I would also argue that delaying Mortal Kombat 11 would allow developers to make a higher quality experience.  I am not denying the joy one receives from watching Scorpion rip Sub-Zero in half in Mortal Kombat 11, but I think with more time and less pressure some features could have been better fleshed out.  For example, if the developers at NetherRealm didn’t feel like they had a gun to their head, they might have been able to take the time to properly playtest the Krypt and see how unruly it felt.  Maybe they could see how having four different types of currencies makes the game feel like it belongs on the Apple store.  Maybe they could see Mortal Kombat 11 is not fun when it is a grind.  At the end of the day, it hard to make decisions that benefit your game and its players when you working from 10 am until midnight for years on end.  

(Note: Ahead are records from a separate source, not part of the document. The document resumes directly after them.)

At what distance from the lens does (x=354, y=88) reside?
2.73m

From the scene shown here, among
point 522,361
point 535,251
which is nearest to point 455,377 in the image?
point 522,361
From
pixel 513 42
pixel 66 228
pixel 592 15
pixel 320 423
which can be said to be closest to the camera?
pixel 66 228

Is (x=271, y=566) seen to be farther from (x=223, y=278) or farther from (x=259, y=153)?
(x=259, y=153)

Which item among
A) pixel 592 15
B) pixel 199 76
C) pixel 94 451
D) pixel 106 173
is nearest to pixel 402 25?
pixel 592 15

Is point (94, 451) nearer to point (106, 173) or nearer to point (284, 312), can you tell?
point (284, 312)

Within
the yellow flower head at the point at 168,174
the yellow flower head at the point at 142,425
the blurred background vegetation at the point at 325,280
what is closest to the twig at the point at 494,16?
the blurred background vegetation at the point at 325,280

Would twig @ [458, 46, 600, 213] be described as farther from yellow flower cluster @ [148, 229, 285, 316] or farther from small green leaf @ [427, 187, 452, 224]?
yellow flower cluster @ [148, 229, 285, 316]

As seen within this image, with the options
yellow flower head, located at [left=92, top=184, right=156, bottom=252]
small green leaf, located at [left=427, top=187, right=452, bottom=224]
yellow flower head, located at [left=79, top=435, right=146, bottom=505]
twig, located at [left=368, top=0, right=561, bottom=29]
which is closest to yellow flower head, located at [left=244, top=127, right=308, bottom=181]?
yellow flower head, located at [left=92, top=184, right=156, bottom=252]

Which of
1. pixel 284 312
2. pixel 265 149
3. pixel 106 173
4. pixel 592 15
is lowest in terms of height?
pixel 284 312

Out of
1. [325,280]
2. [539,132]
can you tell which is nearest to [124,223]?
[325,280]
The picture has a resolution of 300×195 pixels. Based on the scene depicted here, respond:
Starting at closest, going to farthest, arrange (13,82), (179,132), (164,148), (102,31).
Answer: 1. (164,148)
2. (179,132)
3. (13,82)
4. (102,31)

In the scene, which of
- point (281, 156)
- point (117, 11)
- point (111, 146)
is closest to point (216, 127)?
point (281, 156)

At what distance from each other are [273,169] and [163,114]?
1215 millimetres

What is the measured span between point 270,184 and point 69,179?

That’s the tricky part.  If there are no mobile-style microtransactions and the game isn’t rushed out to meet quarterly requirements, how will the shareholders be happy?  At the end of the day, games aren’t made for our enjoyment or an expression of the developer’s creativity.  They are made to make the rich richer.  This is why more games have adopted mobile-style currencies.  This is why crunch is an epidemic not only among Telltale Games, Bioware, Epic Games, and of course NetherRealm Studio.  It doesn’t benefit the customers nor the developers, only the dragons at the top.  These dragons at the top have succeeded in wrapping games into virtual slave pits not just for us the players, but the worker who just wanted to do something creative with the media. 

I CALL FOR NOT ONLY PLAYERS, BUT DEVELOPERS TO CAST ASIDE THEIR VIRTUAL SHACKLES AND RAISE UP AGAINST GRIND.  Games like Mortal Kombat 11 are not welcomed.  Bosses who leave before their employees are not welcomed.  Publishers who have wormed microtransactions similar to mobile games into AAA titles are not welcomed.  The Dragons of Warner Brothers Interactive are not welcomed. If we do not remove these bad actors from the media we love, then all I can say is the end is nigh.